We thought he was doing great at this restaurant, they asked him to buy kitchen knives and they were starting to train him to do kitchen prep work and pantry work. I was proud of him for keeping a tough job that many kids would have said, this is beneath me, this is too hard, I quit. He also seemed to have friends at this restaurant, and we ate there once and the manager told us 'he is a good man'....wow, all great.

However, he quit the job two weeks ago. And he did not tell us. We figured it out for ourselves when he did not go into work two days in a row. He had also barricaded himself in his room and was avoiding us and refusing to speak to us.

I finally got into his room last Sunday at 4:30 in the morning when I was awake, worrying about him, heard him stirring about, I heard him open the door and decided, I am going to walk into his room and I did.

Predictably enough he did not want to talk to us. Finally he said, "I wasn't fired, I quit." His Dad immediately asked did you give two week’s notice? And he said, ten days. We said you can have two weeks off then you need to find a job, or take classes at a trade school, a college, a cooking school, to get some skills, and get a job. I asked him if there was a new hire at the restaurant that was bullying him, he said no. He took a ton of bullying in public school, that was nightmare.

I am not looking forward to talking to him about what his plans are now. Because he will not tell us. He will give us the silent treatment.

What is he doing with himself right now? He sleeps all day and is up all night on his computer. He has also been teaching himself to read and write Japanese very diligently. Classic aspergers right? We told him he gets two weeks off to do as he likes, then he needs to start job hunting, and get a job, or go back to school or a combination of both.

I know he is brilliant but he does not accept the diagnosis of Aspergers. I went to a two day conference with Michelle Winner Garcia, if you do not know who she is, find out, she is brilliant at teaching people on the Asperger spectrum social skills, she works with kids, she works with adults with doctorates from Harvard. My son refuses to meet with her.
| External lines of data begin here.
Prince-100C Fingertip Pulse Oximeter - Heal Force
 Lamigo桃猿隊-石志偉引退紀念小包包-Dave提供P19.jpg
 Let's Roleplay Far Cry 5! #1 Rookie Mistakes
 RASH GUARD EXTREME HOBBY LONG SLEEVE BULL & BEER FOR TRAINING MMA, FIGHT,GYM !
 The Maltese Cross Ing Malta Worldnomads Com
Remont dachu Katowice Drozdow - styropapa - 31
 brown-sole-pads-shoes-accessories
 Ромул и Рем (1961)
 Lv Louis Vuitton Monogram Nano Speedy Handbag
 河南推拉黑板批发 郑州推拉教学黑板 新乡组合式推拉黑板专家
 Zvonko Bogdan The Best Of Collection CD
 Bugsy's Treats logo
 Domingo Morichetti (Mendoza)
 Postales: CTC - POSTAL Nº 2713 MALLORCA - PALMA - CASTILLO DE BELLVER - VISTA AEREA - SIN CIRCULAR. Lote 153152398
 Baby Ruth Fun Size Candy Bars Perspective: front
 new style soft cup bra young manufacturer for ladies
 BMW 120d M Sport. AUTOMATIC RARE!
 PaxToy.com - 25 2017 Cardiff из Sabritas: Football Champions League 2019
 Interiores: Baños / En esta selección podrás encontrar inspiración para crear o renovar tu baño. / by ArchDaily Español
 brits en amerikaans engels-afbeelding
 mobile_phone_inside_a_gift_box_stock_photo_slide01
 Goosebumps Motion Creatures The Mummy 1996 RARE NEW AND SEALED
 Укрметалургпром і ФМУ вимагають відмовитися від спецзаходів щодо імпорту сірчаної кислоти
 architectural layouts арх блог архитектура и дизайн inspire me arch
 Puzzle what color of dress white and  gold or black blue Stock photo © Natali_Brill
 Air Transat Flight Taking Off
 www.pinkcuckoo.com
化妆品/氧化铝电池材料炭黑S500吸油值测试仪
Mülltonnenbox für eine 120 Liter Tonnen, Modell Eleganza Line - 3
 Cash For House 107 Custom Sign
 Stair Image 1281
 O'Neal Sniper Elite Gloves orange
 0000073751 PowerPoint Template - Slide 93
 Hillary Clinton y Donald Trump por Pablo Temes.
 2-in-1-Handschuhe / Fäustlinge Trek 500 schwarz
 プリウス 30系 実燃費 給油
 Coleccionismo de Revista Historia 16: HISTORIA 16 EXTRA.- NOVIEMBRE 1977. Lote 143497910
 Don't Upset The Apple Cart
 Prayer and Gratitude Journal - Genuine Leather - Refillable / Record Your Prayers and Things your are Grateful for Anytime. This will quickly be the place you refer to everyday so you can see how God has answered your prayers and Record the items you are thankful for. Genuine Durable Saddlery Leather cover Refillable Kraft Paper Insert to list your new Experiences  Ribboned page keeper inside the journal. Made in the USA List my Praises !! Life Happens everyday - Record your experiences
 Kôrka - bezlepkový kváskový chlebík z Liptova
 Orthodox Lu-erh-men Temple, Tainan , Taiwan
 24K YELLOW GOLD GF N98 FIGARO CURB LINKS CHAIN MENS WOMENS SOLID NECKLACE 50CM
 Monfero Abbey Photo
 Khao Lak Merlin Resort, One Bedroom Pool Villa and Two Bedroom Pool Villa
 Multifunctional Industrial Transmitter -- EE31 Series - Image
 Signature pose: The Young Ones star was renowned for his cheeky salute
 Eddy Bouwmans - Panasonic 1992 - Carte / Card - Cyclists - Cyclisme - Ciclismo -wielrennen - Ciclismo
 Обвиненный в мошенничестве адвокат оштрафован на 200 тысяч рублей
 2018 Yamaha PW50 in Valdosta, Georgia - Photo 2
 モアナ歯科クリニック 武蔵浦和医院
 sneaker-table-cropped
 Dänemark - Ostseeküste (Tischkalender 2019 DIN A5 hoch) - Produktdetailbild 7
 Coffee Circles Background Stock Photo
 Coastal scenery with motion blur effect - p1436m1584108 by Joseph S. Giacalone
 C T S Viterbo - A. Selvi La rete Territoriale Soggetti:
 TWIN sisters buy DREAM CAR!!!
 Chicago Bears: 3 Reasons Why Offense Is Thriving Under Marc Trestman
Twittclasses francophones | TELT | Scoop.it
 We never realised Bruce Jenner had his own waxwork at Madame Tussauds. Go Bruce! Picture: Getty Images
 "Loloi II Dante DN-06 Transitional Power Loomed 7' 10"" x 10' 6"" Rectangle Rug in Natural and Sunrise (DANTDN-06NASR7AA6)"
His response to anything I say about Aspergers is "I DON"T CARE". Her take on my son is, well at his age he is going to have to bump around for a few more years on his own before he will be willing to seek help.

How do we deal with his mute behavior? I know it is intentional, I know it is his way of refusing to interact but it is maddening to deal with. We want to give him a few options, such as you can go to a local trade school and learn to code for computers, you can take a Japanese language program at USF as a visiting student, you do not need to enroll in their degree program, you will get a Certificate. I could see him becoming a 'document translator' for Japanese.

I fear he will always be under employed or unemployed if he does not work on his social issues and get the education he needs to have a career worthy of his brain power.